Bashkir statesman (1883–1942)

Yunus Yulbarisovich Bikbov (1883 – 1942) was one of the leaders of the Bashkir National Movement, party leader and statesman, Chairman of the Bashkir Government. Repeatedly repressed as a "Bashkir Nationalist".

==Biography==
Born in 1883 in the village of Abulyais, 2nd Usergan Volost, Orsk Uezd, Orenburg Governorate.

He received his primary education in a medrese in the village of Yunys, then studied at a Russian school. After school he entered the Orenburg Gymnasium, where he became a member of the local Social Democratic circle, and later a member of the Socialist Revolutionary Party.

In 1909 he became a student at the Faculty of Law of Kazan University. Subject to supervision since 1909 due to party activities.

In 1917, he began working as a justice of the peace in the 2nd Usergan Volost and in the summer of that year he actively became involved in the Bashkir National Movement for the autonomy of Bashkurdistan.

In December 1917, at the Founding III All–Bashkir Kurultay, he was elected Chairman of the Pre–Parliament – Kese–Kurultay and a member of the Bashkir Government.

At the end of 1917, he was elected as a delegate to the Constituent Assembly from the Bashkir Federalists in the Orenburg Electoral District (List No. 9).

In 1918 he became Chairman of the Bashkir Government.

In 1919, after the formation of the Bashkir Revolutionary Committee, he was included in its composition at the First All–Bashkir Military Congress.

After signing the Agreement with the central Soviet authorities, he was elected People's Commissar of Justice of the Autonomous Bashkir Soviet Republic.

After the May 1920 decree of the All–Russian Central Executive Committee and the Council of People's Commissars of the Russian Socialist Federative Soviet Republic on limiting the rights of the Autonomous Bashkir Soviet Republic and violations of the articles of the Agreements, members of the Bashkir Government submitted their collective resignation.

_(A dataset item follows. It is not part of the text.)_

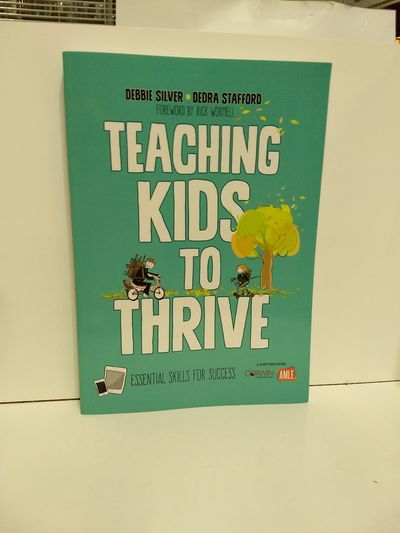 Image for Teaching Kids To Thrive: Essential Skills For Success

He returned to his previous job as a justice of the peace in the 2nd Userganskaya Volost.

On May 18, 1930, by decision of the troika of the United State Political Administration of the Bashkir Autonomous Socialist Soviet Republic, he was sentenced to 5 years of confinement and sent to the construction of the White Sea–Baltic Canal. After returning, he left to live in Tashkent, where he first worked as a teacher at school, then at a university. In 1938, he was again sentenced on false charges, but to 8 years in prison, and was sent to Kazakhstan, where he died in 1942. Rehabilitated in 1962.